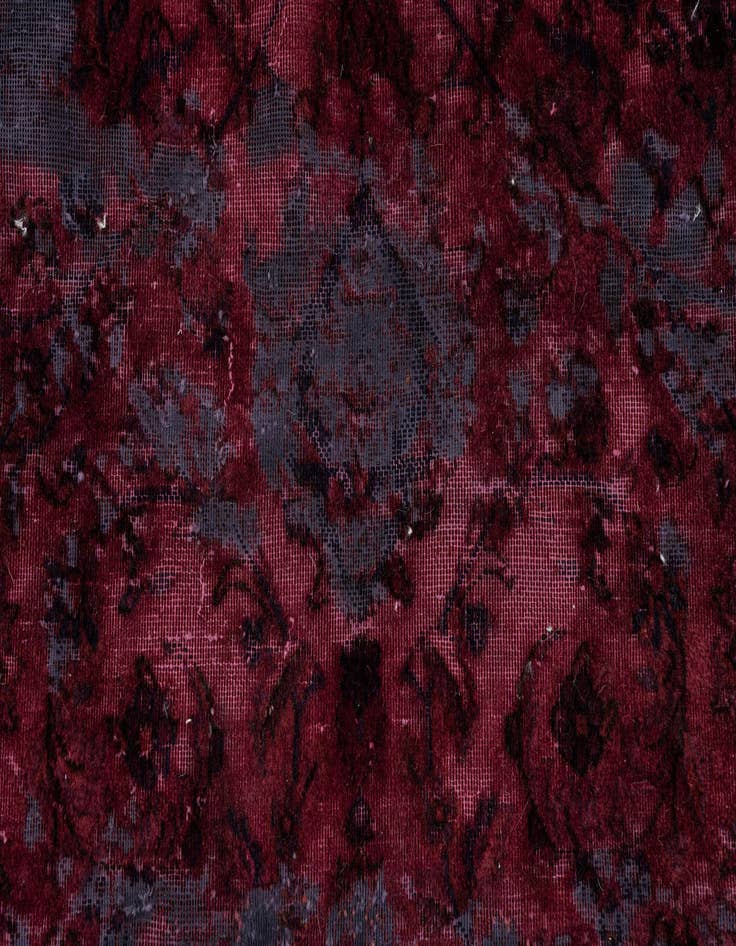 Detail image of 6' 9 x 10' 3  Hand Knotted Ultra Vintage Persian Wool Rug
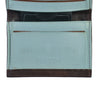 Ettinger Brown Leather Bifold Wallet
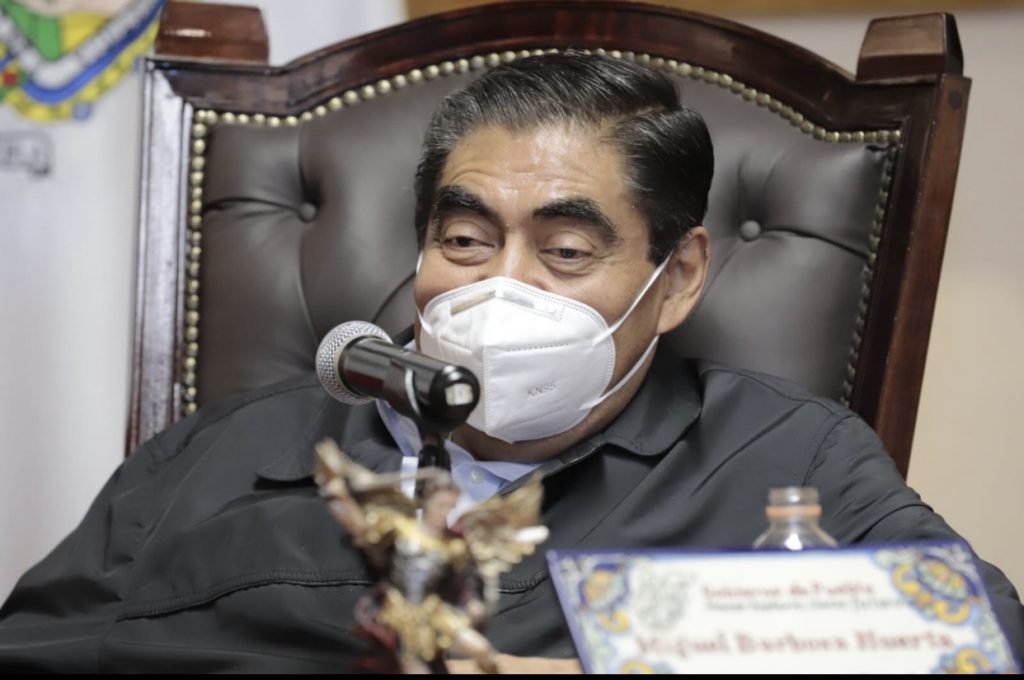 Video desde Puebla: Acusa Miguel Barbosa a la federación de no invertir para sanear el Río Atoyac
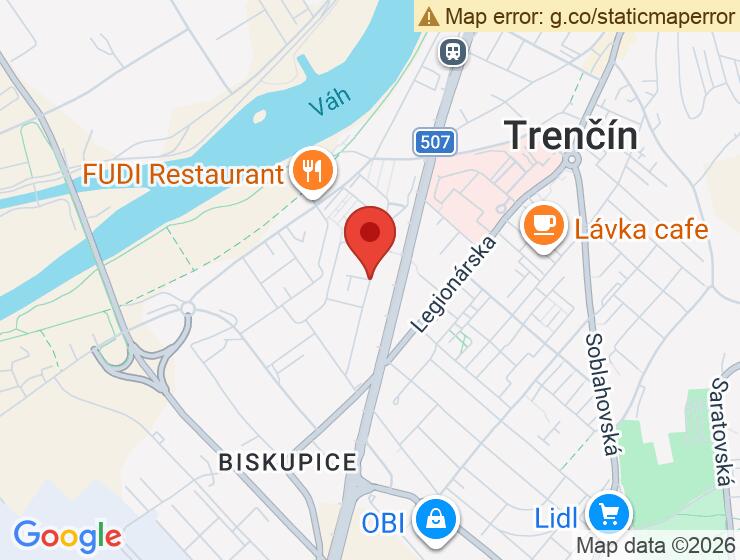 Parkovacie miesto na prenájom v Trenčíne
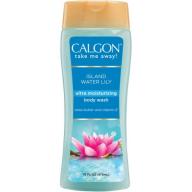 Calgon Island Water Lily Ultra Moisturizing Body Wash, 16 fl oz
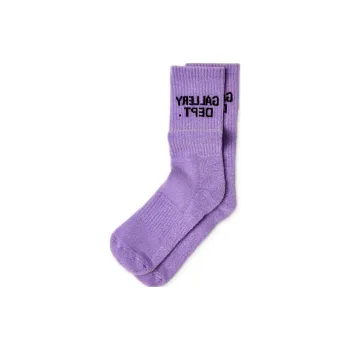 Gallery Dept. Mid-Calf Socks Unisex 1 Pack Purple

- - -

Task to complete → Only the lines from the one with "Parkovacie miesto na prenájom v Trenčíne" through the last line above belong in the answer. Reproduce them exactly, without the pictures.

Exercise response →
 Parkovacie miesto na prenájom v Trenčíne
 Calgon Island Water Lily Ultra Moisturizing Body Wash, 16 fl oz
 Gallery Dept. Mid-Calf Socks Unisex 1 Pack Purple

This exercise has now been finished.